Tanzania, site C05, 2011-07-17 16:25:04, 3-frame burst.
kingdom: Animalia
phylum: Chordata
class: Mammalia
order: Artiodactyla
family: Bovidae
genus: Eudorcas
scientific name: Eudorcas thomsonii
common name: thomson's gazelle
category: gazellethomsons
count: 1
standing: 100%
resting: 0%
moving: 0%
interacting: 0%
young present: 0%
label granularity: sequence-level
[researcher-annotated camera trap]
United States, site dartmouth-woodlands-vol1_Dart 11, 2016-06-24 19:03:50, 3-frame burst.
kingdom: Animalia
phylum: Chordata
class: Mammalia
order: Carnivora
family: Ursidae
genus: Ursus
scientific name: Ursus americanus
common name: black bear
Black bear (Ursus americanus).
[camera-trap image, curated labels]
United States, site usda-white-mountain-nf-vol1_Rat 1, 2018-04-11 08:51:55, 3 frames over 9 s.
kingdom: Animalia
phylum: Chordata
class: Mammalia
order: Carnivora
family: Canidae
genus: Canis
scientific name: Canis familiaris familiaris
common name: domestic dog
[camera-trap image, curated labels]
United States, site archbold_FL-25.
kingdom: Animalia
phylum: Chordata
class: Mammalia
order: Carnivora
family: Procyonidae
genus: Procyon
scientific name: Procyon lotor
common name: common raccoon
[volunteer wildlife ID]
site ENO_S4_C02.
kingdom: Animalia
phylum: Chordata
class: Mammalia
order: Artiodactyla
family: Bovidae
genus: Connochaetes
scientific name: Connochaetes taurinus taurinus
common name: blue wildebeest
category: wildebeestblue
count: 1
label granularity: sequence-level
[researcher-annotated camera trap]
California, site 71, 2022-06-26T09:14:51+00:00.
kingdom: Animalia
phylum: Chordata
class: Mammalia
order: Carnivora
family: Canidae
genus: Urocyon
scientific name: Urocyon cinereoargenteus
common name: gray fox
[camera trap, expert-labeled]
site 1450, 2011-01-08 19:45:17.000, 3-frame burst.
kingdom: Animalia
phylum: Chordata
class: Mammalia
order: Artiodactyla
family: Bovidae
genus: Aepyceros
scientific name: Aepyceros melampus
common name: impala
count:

Work item> The line with "site 1450, 2011-01-08" through the last line of the data: write these out exactly, and no others.

Answer to the problem>
site 1450, 2011-01-08 19:45:17.000, 3-frame burst.
kingdom: Animalia
phylum: Chordata
class: Mammalia
order: Artiodactyla
family: Bovidae
genus: Aepyceros
scientific name: Aepyceros melampus
common name: impala
count:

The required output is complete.